• _Exercise goal_: Please write out, word for word, the part of the literary news post below that opens with the words "THIS JUST IN: Todd" and closes with "Ruddell at aruddell@csus.edu/.".

• _Reading text_:
↓

THIS JUST IN: Todd Cirillo informs me that B.L. Kennedy has been inadvertently left off some of the earlier publicity for the 6FSwells release party, and that he will definitely be reading. Todd says: "Todd Cirillo would not read if BL Kennedy was unavailable to read; it is important to observe mastery of the poet on stage."
CSUS Writers Conference:
Registration is now open for the CSU, Sacramento Writers Conference on Aug. 10-12, which will feature three days of lectures, workshops, critiques, panel discussions and reading events. Through July 21, the registration fee is $245; after that it's $285. Some of the evening readings will be free to the public. Register at 916-278-4433 or www.cce.csus.edu/conferences/writers/Conf07/index/htm/. Info: Amy Ruddell at aruddell@csus.edu/.
_____________________
You can't even imagine what my house looks like right now, due to the serious neglect that goes with putting together four publications in two days. Yes, I know—plan ahead. Hopefully I'll get a better system put together this summer. Meanwhile, I've called in the calvary: Pat Weidman has taken mercy on me and will be over to help fold and staple this afternoon. (Bless her!) In light of this Kiethian chaos, this poem seems appropriate (and not a little unsettling):
THE DIRTY FLOOR
—Edward Field
The floor is dirty:
Not only the soot from the city air
But a surprising amount of hair litters the room.

↑

• _Recorded information_:
↓

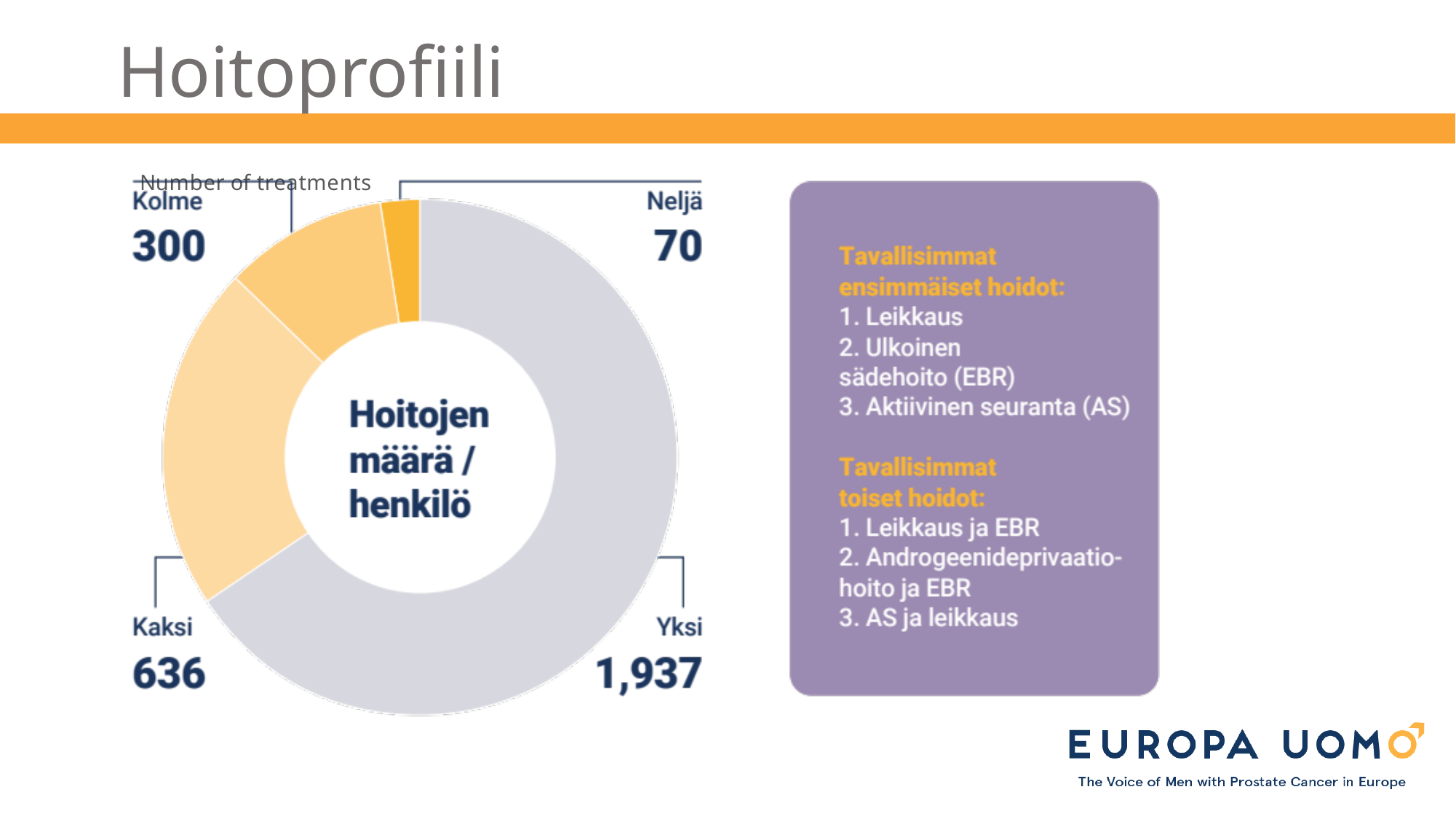
Which category has the highest value? Yksi What is the difference between the values for Yksi and Kaksi? 1,301 How many categories does the donut chart show? 4 What kind of chart is shown on the slide? Pie chart (donut) What is the difference between the values for Kolme and Neljä? 230 What is the value for Kaksi? 636 Which is larger, the value for Kaksi or the value for Kolme? Kaksi What is the value for Yksi? 1,937 What is the value for Neljä? 70 What text is written in the centre of the donut chart? Hoitojen määrä / henkilö What is the value for Kolme? 300 Which category has the lowest value? Neljä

↑

• _Answer to this problem_:
THIS JUST IN: Todd Cirillo informs me that B.L. Kennedy has been inadvertently left off some of the earlier publicity for the 6FSwells release party, and that he will definitely be reading. Todd says: "Todd Cirillo would not read if BL Kennedy was unavailable to read; it is important to observe mastery of the poet on stage."
CSUS Writers Conference:
Registration is now open for the CSU, Sacramento Writers Conference on Aug. 10-12, which will feature three days of lectures, workshops, critiques, panel discussions and reading events. Through July 21, the registration fee is $245; after that it's $285. Some of the evening readings will be free to the public. Register at 916-278-4433 or www.cce.csus.edu/conferences/writers/Conf07/index/htm/. Info: Amy Ruddell at aruddell@csus.edu/.